Tözün birliği, iki temel elemandan, form ve maddeden oluşur. ... Grek mitolojisinde tüm canlılar eril ve yaratıcı etkenlerle dişil ve edilgen etkenlerin birlikteliği ilkesine göre meydana gelirler ki, Aristoteles'in ontolojisinin temel motifi de budur. Yaşlı Platon üzerinden geçerek, bu öğreti, giderek form-madde öğretisine dönüşür. Burada töz, ... dar anlamda yalnız form anlamını kazanır. ... töz daima form olarak, tözsel belirleyici olarak görünür. Bu konumuyla da, daha sonra ilk-neden (Ur-sache) işlevini de yüklenir.

119
Aquino'lu Thomas gibi realistler için tümeller (evrenseller) bizzat nesnelerin içindedir (universalia in rebus). Ama insan açısından bakıldığında burada aşılmaz güçlükler ortaya çıkmıştır.
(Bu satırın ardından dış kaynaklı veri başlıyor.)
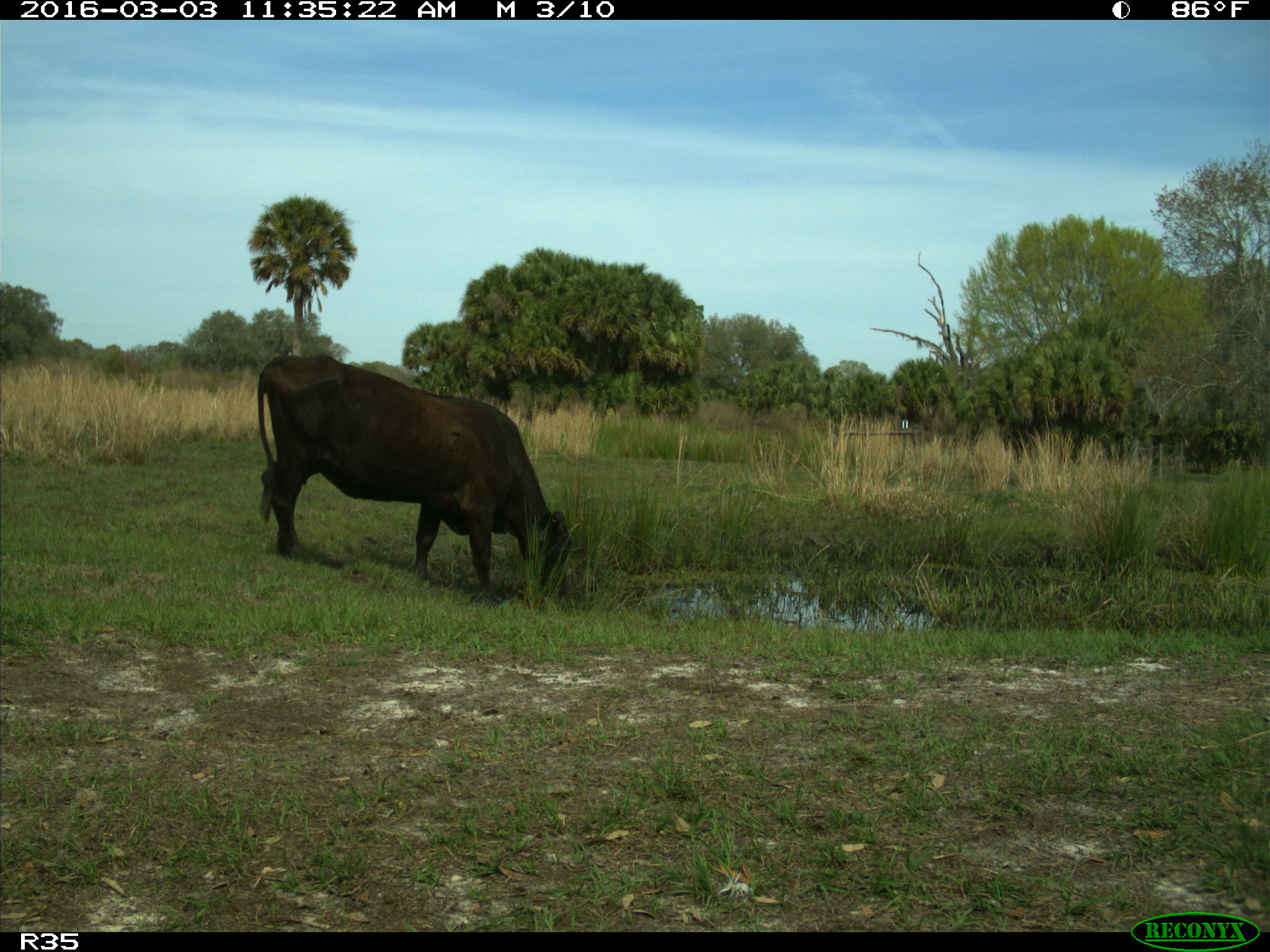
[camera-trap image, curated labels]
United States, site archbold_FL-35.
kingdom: Animalia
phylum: Chordata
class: Mammalia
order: Artiodactyla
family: Bovidae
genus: Bos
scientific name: Bos taurus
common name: domestic cow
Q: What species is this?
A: Bos taurus (domestic cow).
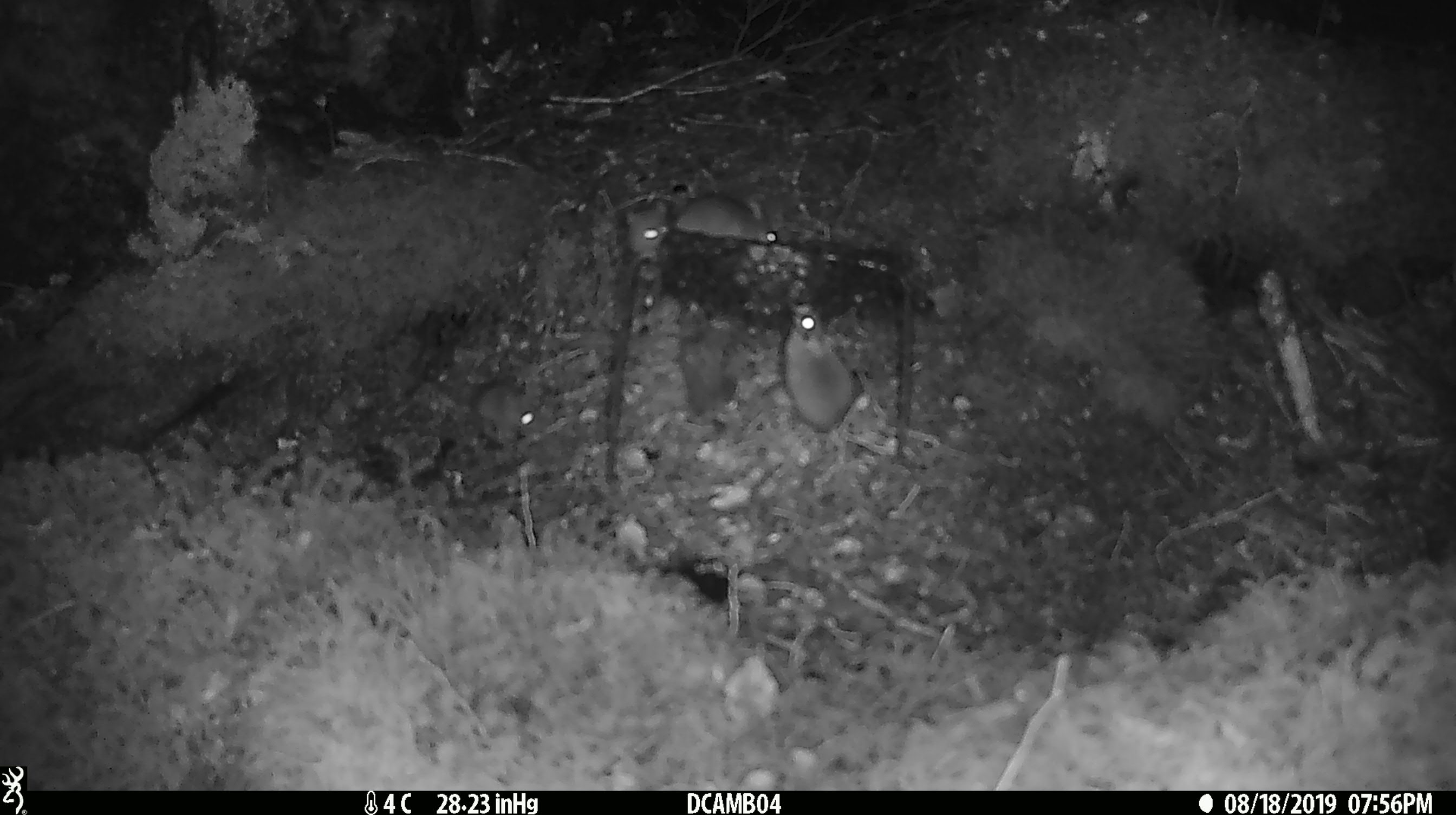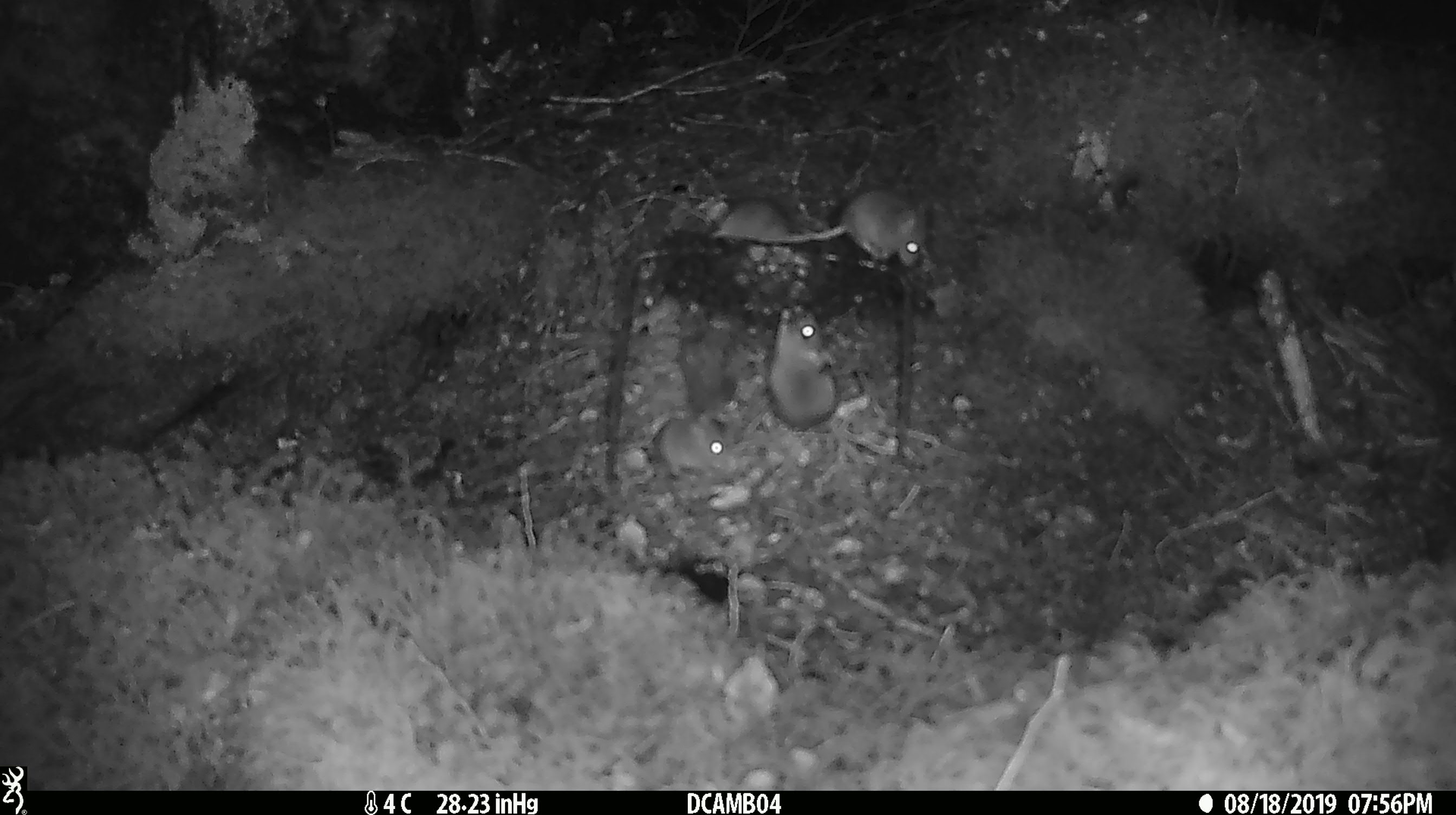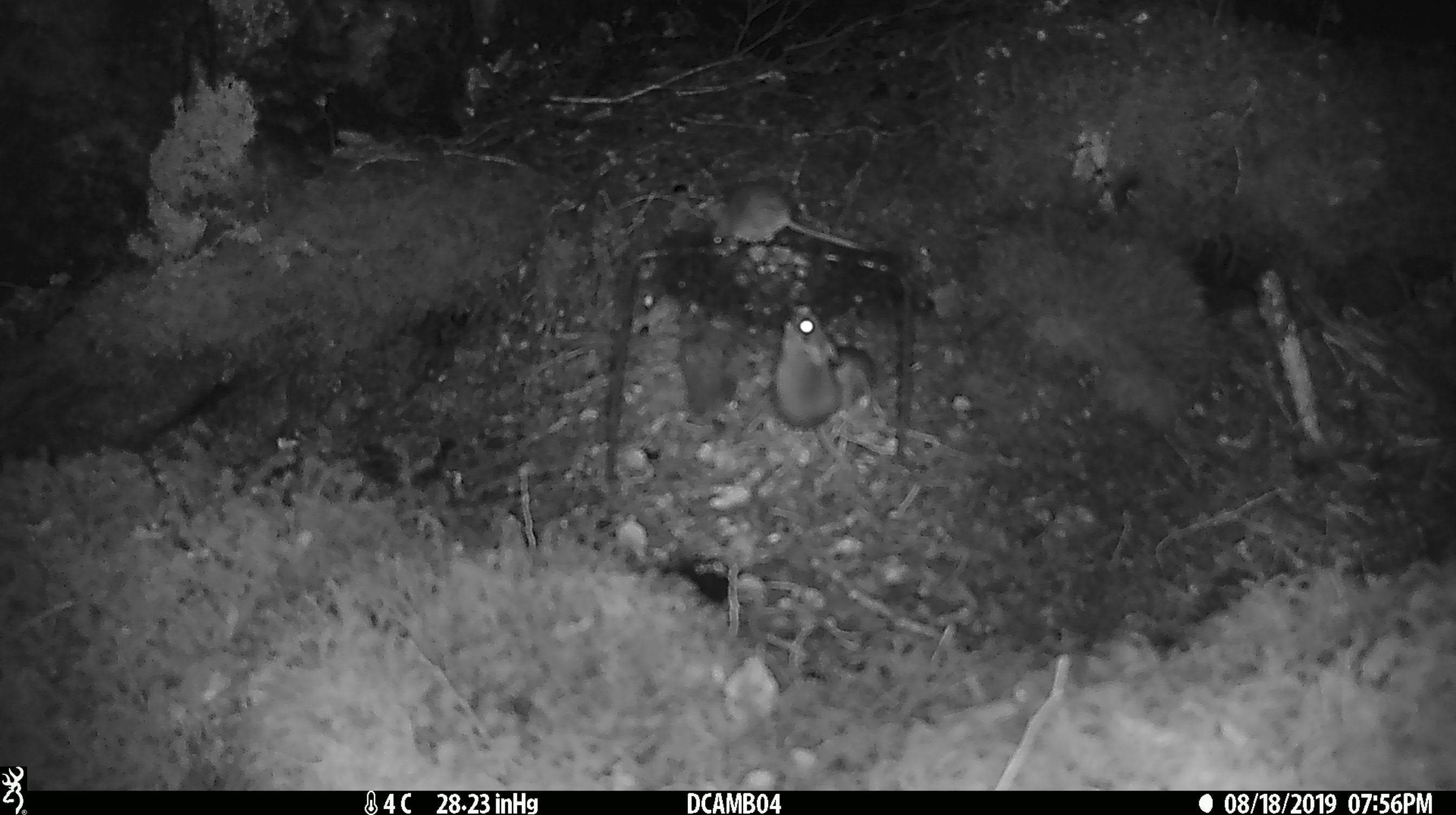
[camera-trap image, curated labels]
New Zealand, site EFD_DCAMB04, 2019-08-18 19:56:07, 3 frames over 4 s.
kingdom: Animalia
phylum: Chordata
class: Mammalia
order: Rodentia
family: Muridae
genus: Mus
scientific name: Mus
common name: mouse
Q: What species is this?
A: Mouse (Mus).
Thomas, tekil şeylerin madde aracılığıyla, yani cisimleşme ile meydana geldiklerini söylemiştir. Ama böyle olunca tinsel olan şeylere de tekillik uygun düşecektir. Sonuç olarak cisimsel şeylerin tekilliği kabul edilir... Bu, sonuç olarak, yalnız tekiller varsa hiçbir genelin olamayacağı demektir. Dolayısıyla genellik artık nesnelerin içinde değil, olsa olsa ancak süjede temelini bulabilir. İşte Yeniçağın sübjektivist töz anlayışı bu yolla doğmuş olur. Artık eski objektivist töz kavramı bir yana bırakılır. Veya töz denilince, artık yalnızca kendinin bilincindeki ben, kişi anlaşılır. Empirizm ise, daha sonra bu sübjektivist töz anlayışını da terkeder.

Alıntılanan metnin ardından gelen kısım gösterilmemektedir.